The Waste Management Association of Australia (WMAA), the peak body for the $15.5 billion waste and resource recovery industry, welcomes the newly announced Australasian Recycling Label, however points out that it is a missed opportunity.

“In real terms, the label needs to solve two problems; it needs to tell consumers how they can dispose of the waste, and if the packaging is made from recycled product,” says Ms Gayle Sloan, CEO of WMAA.

“This label does neither and industry believes that this label will not help hit the targets set by the Australian Packaging Covenant Organisation (APCO).”

Not only has APCO failed to take on any of the feedback that industry associations, including WMAA and the Australian Council of Recycling (ACOR), provided during the closed door consultation of theTowards 2025 paper, no industry body was represented at the launch of what APCO has called “a milestone industryevent”. APCO is attempting to operate outside of its remit and continues to insist on working on industry issues without industries input.

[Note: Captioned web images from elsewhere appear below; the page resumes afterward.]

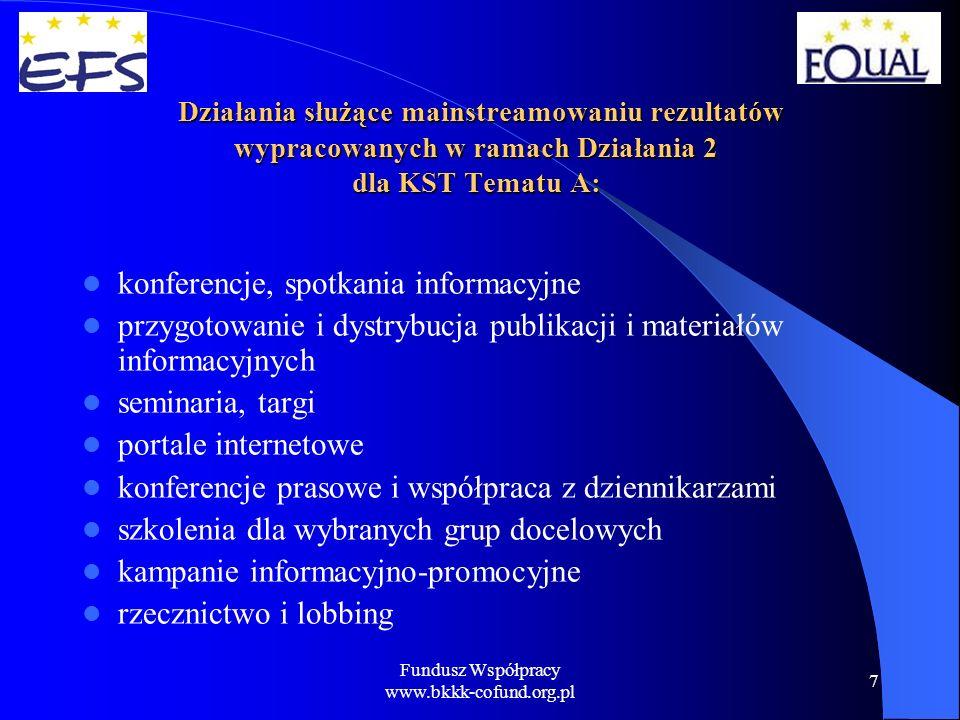 Fundusz Współpracy www.bkkk-cofund.org.pl 18 III.1.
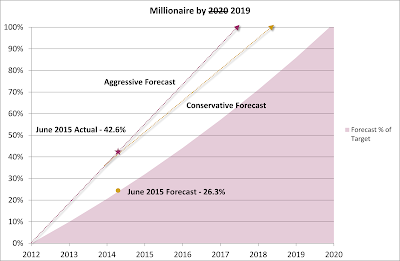Millionaire by 2020 2019 Plan – June 2015 Update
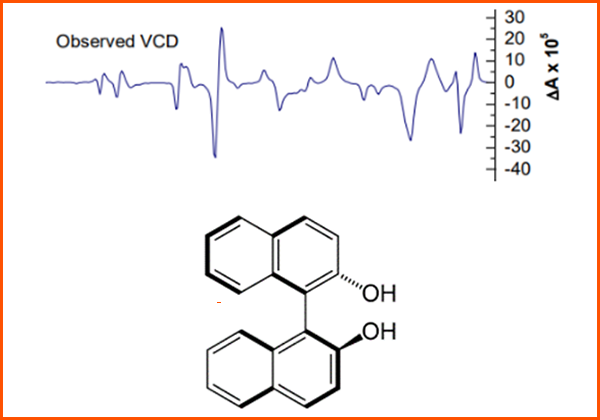 Observed VCD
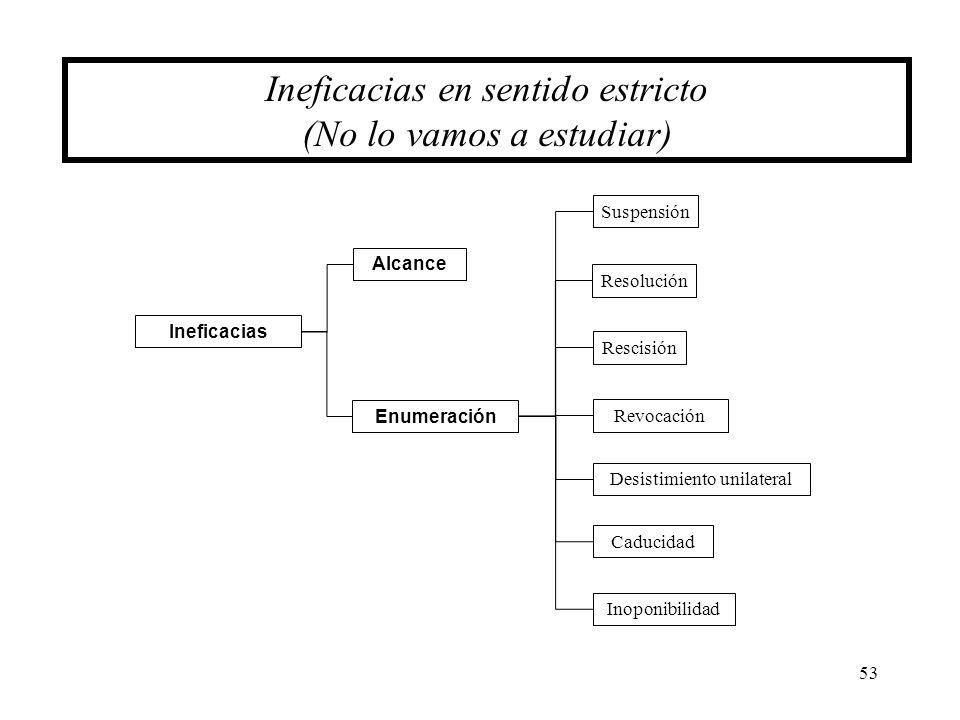 53 Ineficacias en sentido estricto (No lo vamos a estudiar) Suspensión Resolución Rescisión Revocación Enumeración Desistimiento unilateral Inoponibil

“While WMAA congratulates many national organisations for agreeing to the targets set by APCO, without regulatory levers, the Australasian Recycling Label will fail to achieve the targets set,” said Ms Sloan.

APCO’s current operating model, being co-regulatory, is too limited a system to achieve the 2025 goals and the industry deems APCO powerless to drive real change. What is needed is an extended producer responsibility scheme, which APCO in its current form, is not.

“What APCO and Government need to understand is that setting targets without having a roadmap to achieve them is nonsensical,” said Ms Sloan.

“Having a plan that not only addresses the targets that need to be achieved but also mandates the use of recycled content is the only way we can truly move forward.”